(Lisbon) Tens of thousands of people took to the streets of Lisbon on Thursday to commemorate the fiftieth anniversary of the Carnation Revolution, a bloodless coup led by young officers to end 48 years of dictatorship and 13 years of colonial wars in Africa.
The culmination of hundreds of initiatives spread over several weeks, the traditional popular parade along Liberty Avenue brought together a huge crowd in the afternoon.
“April 25, always! Fascism, never again,” shouted the demonstrators, red carnations in their hands or in their buttonholes.
“It’s a great pleasure to be here,” testified Helena Pereira, who was 16 at the time of the events, 50 years ago. “I experienced it intensely and I will remember it all my life. […] Until that day, life was very, very hard,” added this retired storekeeper.
A 28-year-old student, Tiago Farinha, marched for the first time on an anniversary of the advent of democracy, “because of the current political context”, marked by the rise in power of the far right in the legislative elections of last month.
He holds up a poster which reads: “God, country, family, my ass! “. “It is a cry of revolt, because we have more and more populist forces who support this type of slogan,” he explains, referring to the maxim of dictator Antonio Salazar.
“A toxic subject”
Thursday began with a military ceremony in a large square in the center of Lisbon, on the edge of the Tagus estuary, in which military vehicles from the period restored for the occasion took part.
It will end with an event bringing together the Portuguese president, the conservative Marcelo Rebelo de Sousa, and his counterparts from African countries that became independent after the advent of democracy: Angola, Mozambique, Guinea-Bissau, Cape Verde and São Tomé and Príncipe.
Mr. Rebelo de Sousa, however, created a surprise ahead of this commemoration, by raising the question of possible colonial reparations.
“We are responsible for what we did there. […] We have to pay the costs,” he said Tuesday evening during an informal meeting with the foreign press in Lisbon.
This position immediately encountered opposition from the new moderate right-wing government. “It’s a toxic subject” and “inappropriate,” said a government source cited by the weekly Expresso.

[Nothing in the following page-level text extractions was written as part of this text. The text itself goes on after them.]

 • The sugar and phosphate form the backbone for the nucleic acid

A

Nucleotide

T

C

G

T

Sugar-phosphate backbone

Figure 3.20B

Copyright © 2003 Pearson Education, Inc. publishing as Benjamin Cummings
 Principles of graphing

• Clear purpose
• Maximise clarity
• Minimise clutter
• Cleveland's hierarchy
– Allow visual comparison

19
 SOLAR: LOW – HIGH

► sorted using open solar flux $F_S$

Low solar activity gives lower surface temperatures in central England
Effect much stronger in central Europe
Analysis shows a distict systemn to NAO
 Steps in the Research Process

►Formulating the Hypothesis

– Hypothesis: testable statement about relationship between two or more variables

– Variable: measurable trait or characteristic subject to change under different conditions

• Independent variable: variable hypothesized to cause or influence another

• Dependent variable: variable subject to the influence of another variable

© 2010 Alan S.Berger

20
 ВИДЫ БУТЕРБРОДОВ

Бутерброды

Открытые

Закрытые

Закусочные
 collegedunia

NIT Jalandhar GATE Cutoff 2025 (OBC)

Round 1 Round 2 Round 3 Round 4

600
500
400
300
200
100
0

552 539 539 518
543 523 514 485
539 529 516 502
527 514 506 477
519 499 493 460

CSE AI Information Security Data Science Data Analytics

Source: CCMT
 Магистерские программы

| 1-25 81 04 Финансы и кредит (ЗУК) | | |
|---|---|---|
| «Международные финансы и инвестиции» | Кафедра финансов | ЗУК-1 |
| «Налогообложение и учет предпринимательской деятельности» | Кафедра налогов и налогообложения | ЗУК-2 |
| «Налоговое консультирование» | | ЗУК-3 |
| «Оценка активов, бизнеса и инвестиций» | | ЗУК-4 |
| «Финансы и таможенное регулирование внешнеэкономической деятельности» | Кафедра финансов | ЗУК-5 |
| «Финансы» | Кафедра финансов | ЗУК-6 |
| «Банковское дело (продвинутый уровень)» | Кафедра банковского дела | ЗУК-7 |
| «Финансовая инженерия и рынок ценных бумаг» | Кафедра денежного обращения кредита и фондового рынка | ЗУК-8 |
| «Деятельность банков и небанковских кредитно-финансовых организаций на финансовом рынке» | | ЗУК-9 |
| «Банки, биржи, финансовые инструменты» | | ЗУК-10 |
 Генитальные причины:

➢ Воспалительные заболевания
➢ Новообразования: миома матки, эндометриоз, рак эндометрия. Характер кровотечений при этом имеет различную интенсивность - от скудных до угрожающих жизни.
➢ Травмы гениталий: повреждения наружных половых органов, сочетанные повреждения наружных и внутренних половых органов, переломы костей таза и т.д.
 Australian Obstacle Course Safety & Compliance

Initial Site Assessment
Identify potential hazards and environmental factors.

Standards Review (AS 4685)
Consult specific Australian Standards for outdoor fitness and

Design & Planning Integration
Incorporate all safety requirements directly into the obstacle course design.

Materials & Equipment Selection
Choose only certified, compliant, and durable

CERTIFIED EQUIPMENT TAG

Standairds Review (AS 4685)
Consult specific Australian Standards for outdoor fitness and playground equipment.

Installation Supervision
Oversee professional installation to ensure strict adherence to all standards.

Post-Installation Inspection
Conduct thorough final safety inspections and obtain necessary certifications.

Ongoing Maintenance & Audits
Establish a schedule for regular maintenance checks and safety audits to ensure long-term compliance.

During the “solemn session” organized Thursday morning in Parliament, the president no longer mentioned his suggestion, ignored by the left and criticized by the right.
Far-right leader André Ventura was the most virulent, accusing Mr. Rebelo de Sousa of having “betrayed the Portuguese”. “Pay what? Pay to whom? […] I am proud of the history of this country,” he said.
“A peaceful revolution”
In the elections of March 10, his “Chega” (“Enough”) party clearly strengthened its rank as the third political force in the country with 18% of the votes.
According to a survey published last week, half of those questioned believed that the authoritarian regime toppled in 1974 had more negative aspects than positive ones, but a fifth said the opposite.
In any case, 65% considered that the revolution of April 25 was the most important event in the history of Portugal, far ahead of the accession in 1986 to what was to become the European Union.
“The main motivation was to resolve the problem of the colonial war,” recalled retired colonel Vasco Lourenço, president of the April 25 Association, heir to the “captains’ movement” which organized the uprising.
The Carnation Revolution was so named because the population, who immediately sided with the putschists, distributed these spring flowers to certain soldiers who planted them in the barrel of their rifles.
“It will be above all the images taken that day which will transform the red carnation into a symbol of the April 25 Revolution which will end up giving a romantic, poetic vision to an act which had a lot of heroism, even if this revolution was particularly peaceful,” explains historian Maria Inacia Rezola, responsible for the vast commemoration program.